(Spatial questions linked to pictures)
—————

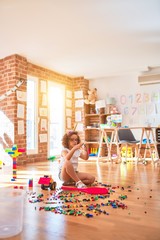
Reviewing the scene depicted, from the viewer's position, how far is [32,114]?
6.10 meters

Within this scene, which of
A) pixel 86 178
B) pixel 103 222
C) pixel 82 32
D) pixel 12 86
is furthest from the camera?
pixel 12 86

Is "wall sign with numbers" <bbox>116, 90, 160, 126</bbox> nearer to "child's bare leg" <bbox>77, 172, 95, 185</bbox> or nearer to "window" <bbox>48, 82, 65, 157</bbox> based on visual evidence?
"window" <bbox>48, 82, 65, 157</bbox>

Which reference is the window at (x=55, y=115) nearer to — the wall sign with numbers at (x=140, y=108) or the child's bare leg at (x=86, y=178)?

—————

[What is asked]: Transcribe every line of the records above word for word, leaving out the pictures.

[Answer to this task]:
Reviewing the scene depicted, from the viewer's position, how far is [32,114]?
6.10 meters

Within this scene, which of
A) pixel 86 178
B) pixel 103 222
C) pixel 82 32
D) pixel 12 86
is furthest from the camera?
pixel 12 86

Is "wall sign with numbers" <bbox>116, 90, 160, 126</bbox> nearer to "child's bare leg" <bbox>77, 172, 95, 185</bbox> or nearer to "window" <bbox>48, 82, 65, 157</bbox> based on visual evidence?
"window" <bbox>48, 82, 65, 157</bbox>

Which reference is the window at (x=55, y=115) nearer to — the wall sign with numbers at (x=140, y=108) or the child's bare leg at (x=86, y=178)?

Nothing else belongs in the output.